George Tiller, a 67-year-old abortion provider, was murdered during church services in Wichita, Kansas.  The latest reports say a suspect is in custody.

This isn’t the first time Tiller had been targeted with violence.  He was shot in both arms in 1993 and his clinic was bombed in 1986.

Now I’m not much of a supporter of late-term abortions, which Tiller was (in)famous for providing, but you can’t just go out and murder people who do things you don’t like.

In my mind, you have to be pro-life all around to have a credible anti-abortion argument.

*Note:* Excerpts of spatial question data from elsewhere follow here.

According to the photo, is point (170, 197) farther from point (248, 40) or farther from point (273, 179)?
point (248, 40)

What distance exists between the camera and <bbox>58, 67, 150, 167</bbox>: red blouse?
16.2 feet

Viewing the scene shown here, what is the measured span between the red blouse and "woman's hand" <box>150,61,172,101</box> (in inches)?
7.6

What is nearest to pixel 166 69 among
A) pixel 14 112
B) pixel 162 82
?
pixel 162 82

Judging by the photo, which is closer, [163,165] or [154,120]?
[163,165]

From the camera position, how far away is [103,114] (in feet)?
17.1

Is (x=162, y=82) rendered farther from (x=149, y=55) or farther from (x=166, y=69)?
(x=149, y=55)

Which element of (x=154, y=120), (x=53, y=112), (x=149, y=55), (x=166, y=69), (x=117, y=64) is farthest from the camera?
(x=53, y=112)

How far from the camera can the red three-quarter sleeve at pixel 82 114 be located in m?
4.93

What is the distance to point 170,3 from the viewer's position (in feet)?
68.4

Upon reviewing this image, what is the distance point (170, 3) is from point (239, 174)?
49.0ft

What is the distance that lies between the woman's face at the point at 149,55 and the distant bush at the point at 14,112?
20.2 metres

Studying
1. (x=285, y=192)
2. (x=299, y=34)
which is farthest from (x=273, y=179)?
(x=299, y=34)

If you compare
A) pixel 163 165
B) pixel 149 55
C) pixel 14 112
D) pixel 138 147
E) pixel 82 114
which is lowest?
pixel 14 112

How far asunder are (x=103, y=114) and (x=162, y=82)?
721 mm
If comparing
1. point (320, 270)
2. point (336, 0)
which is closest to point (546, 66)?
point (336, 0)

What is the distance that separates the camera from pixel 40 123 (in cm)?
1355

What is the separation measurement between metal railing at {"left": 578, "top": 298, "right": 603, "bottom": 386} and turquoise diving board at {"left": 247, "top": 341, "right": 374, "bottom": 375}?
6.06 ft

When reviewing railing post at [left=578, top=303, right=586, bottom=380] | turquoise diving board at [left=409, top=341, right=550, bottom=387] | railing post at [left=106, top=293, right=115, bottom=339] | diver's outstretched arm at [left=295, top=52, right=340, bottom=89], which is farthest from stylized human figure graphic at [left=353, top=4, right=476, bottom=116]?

Pro-life groups have been quick to issue statements condemning Tiller’s murder.  Operation Rescue’s founder, Randall Terry, came out with a bit different of a statement:

George Tiller was a mass-murderer. We grieve for him that he did not have time to properly prepare his soul to face God. I am more concerned that the Obama Administration will use Tiller’s killing to intimidate pro-lifers into surrendering our most effective rhetoric and actions. Abortion is still murder. And we still must call abortion by its proper name; murder.

Those men and women who slaughter the unborn are murderers according to the Law of God. We must continue to expose them in our communities and peacefully protest them at their offices and homes, and yes, even their churches.

Despite saying they “peacefully protest,” pro-life (or perhaps more accurately called anti-abortion) groups have been stirring the pot for years.  They called him “Tiller the Killer” and his clinic a “murder mill.”